Feast days are great days to show your friends and family how simply you can incorporate local, seasonal and organic foods into your routine (and not-so-routine) eating.  If you aren’t so confident, especially in these winter-into-spring days, here’s some inspiration for your Passover and Holy Week gatherings.

Eggs and certain meats play heavily into a lot of these celebrations.  Luckily for you and your farmer, eggs are often available (thanks to the hens) year round, and provide some valuable income for those farmers who don’t have an abundance of vegetable and fruit crops.  For this and plenty of other reasons (note: we can’t verify how scientific the linked studies are, but seem to be well-accepted; we do notice a real taste and quality difference at the table, though), we urge you to buy your eggs from a farmer!  With eggs, you can make food for your suddenly-vegetarian cousin, nephew, whomever.  These dishes help stretch out your food dollar as well.  Try your hand at a frittata, a quiche, a savory bread pudding, or a Spanish tortilla filled with NY cheese, herbs, onion, any spring greens you’re fortunate to find locally-grown, and of course our workhorse, the potato.  And as for the meat (and dairy if you’re using it this holiday), we urge you to research how hormones and pesticides accumulate in animal tissues.  When making something like schmaltz, do you want to be concentrating untold contaminants into this rendered fat?  Besides, that chicken probably cost you a bit more than the supermarket chicken, don’t let the extra bits go to waste, make that schmaltz!

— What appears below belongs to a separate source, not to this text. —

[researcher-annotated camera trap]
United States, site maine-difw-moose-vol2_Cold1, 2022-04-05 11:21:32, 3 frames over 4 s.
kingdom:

The simple recipe for rendered chicken fat (schmaltz) from an NPR article tells you all you need to know.  How proud would you be if your schmaltz was local and organic schmaltz?

Spring means still-chilly weather and a feeling like we need to take a little of the heaviness out of our diet.  Perfect for broth-y spring soups that could care less that the long-stored veggies look a little less pristine and plump these days.  The classic Matzoh ball soup is locavore makeover-ready.  Find as many of the ingredients local and organic, (chicken, garlic, herbs, carrots, perhaps some other veggies too) and you’ve done a great thing without overriding your traditions.  If you’re not tied to a particular holiday soup, work with any local vegetables you can find, add plenty of chopped or crushed herbs for brightness, and you’re mostly there!  Dice up that last butternut squash or bag of potatoes and add them into the soup pot for a dainty treatment of these hefty winter staple vegetables.

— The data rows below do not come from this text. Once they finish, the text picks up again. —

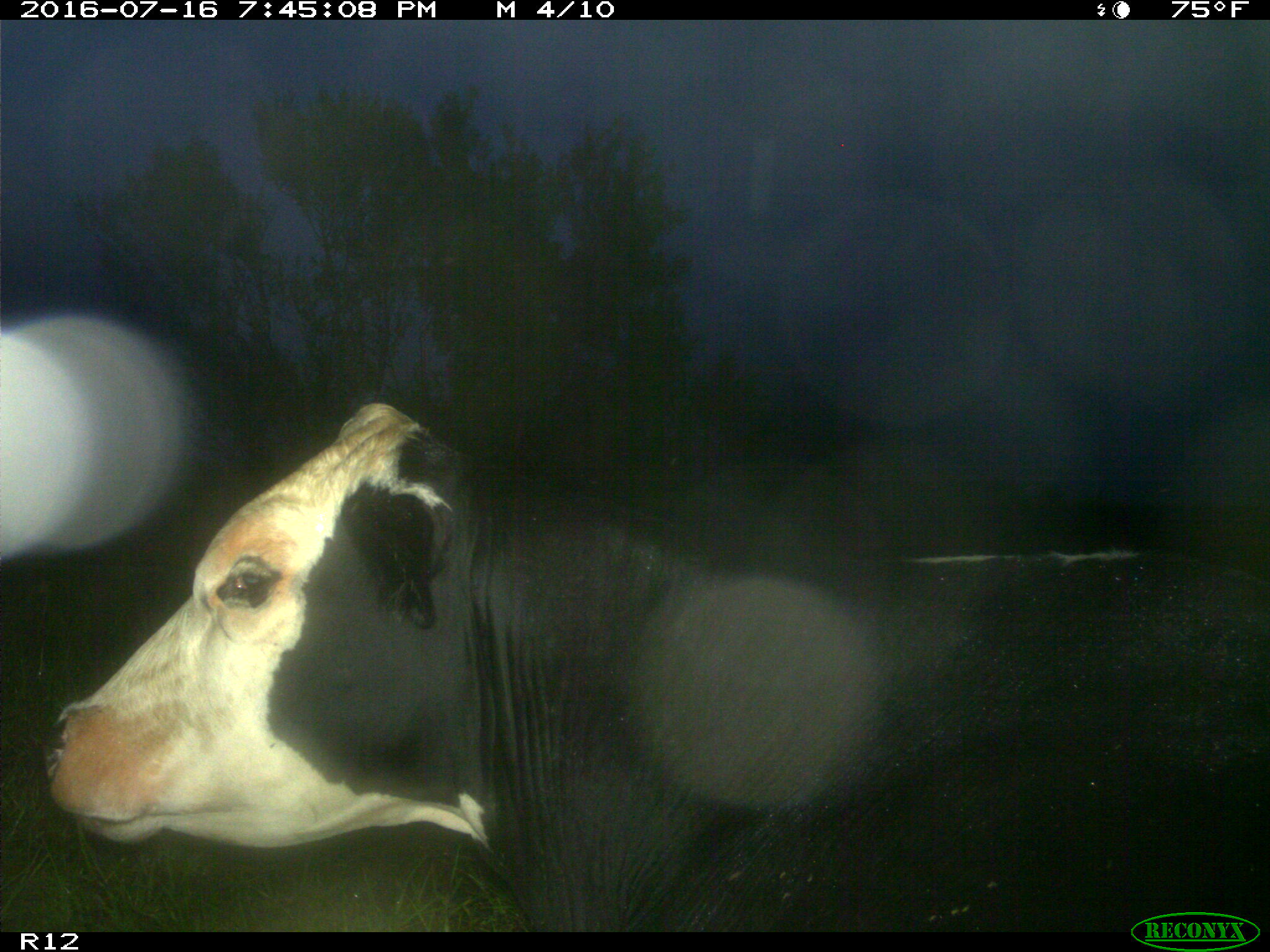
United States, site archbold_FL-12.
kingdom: Animalia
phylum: Chordata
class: Mammalia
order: Artiodactyla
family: Bovidae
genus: Bos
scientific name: Bos taurus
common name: domestic cow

Fresh recipes aside, did you preserve anything this summer or fall?  If spring holidays aren’t the right time to open those jars, is there any hope for this world?  Even I, stingy and apocalypse-ready, will be opening some jars preserves and pickles at this time of year, and cooking down the last of the frozen strawberries into something heavenly.

Honey also plays into a lot of our recipes this time of year.  While it’s definitely too cold for any new honey, there’s often a farmer or beekeeper who still has some honey from the last year.  Just like eggs, this is a crucial economic helper for the farmer in this season of transition from storage foods to fresh growth.  Of course, there are plenty of food-safety and -quality issues that would also drive you to find local honey (not to mention eggs and meats).  Can you make your charoset with local apples and honey?  We bet you can!

If you’re more flexible on your celebration dishes, may we suggest:

Carrot and beet salad with honey dressing–more beautiful than easter eggs!

Roasted carrots (instead of baby carrots in the linked recipe, just cut down regular carrots into uniform sticks or spears); find some local butter and herbs to enhance!

Dilled potato gratin (ok, the opposite of the spring broth soup idea, but filling for a crowd!)

Egg bread can use local flour and eggs (I just realized it may seem strange that I’m used to eating a Jewish traditional celebration bread for celebrations during the time of year when my Jewish friends can’t eat flour…sorry guys!)

NY wines!  Don’t forget (if you don’t need Kosher for Passover wine) to drink local if you drink with your celebrations.

Organic Matzoh? Easter chocolate/candy?  Probably can’t get these locally, but you KNOW there are fair-trade, organic options that are mighty tasty, right?  Check a natural foods store for that sort of thing.